» **WRITTEN PROBLEM**: Pick out and copy each line of the listing below that contains the string "distance". Case counts.

» **DATA EXCERPTS**:
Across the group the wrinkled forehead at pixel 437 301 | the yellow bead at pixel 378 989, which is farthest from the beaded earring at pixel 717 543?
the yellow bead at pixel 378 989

...

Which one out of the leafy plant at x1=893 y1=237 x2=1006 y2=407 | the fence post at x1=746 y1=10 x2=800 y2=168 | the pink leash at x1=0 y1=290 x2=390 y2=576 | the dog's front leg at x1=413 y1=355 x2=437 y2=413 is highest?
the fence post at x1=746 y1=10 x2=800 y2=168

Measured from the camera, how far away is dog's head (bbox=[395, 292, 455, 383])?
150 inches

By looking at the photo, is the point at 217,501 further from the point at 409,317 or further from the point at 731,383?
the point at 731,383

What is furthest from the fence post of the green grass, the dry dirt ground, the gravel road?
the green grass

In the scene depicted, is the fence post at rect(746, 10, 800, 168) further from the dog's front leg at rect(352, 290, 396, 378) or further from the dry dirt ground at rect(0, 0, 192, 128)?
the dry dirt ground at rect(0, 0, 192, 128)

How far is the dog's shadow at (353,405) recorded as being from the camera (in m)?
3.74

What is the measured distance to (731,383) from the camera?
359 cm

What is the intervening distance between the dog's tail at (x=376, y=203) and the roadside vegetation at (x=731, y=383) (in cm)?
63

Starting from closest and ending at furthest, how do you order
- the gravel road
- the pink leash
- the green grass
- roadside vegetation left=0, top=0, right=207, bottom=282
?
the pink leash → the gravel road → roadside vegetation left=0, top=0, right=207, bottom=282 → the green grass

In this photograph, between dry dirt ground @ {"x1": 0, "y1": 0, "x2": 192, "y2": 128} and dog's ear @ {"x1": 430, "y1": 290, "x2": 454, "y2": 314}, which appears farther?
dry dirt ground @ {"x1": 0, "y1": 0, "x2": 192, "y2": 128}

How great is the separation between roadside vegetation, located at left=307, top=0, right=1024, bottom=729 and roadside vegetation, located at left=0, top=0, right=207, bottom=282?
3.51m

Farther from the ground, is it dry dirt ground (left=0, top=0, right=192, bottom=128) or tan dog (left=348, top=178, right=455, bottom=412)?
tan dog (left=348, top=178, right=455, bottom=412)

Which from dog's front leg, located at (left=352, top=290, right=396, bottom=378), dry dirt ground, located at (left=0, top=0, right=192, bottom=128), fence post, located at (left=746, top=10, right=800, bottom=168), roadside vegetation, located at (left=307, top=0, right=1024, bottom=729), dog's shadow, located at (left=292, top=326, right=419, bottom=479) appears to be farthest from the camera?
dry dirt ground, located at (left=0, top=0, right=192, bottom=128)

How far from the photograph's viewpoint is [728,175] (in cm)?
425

» **CORRECT RESPONSE**:
What is the measured distance to (731,383) from the camera?
What is the intervening distance between the dog's tail at (x=376, y=203) and the roadside vegetation at (x=731, y=383) (in cm)?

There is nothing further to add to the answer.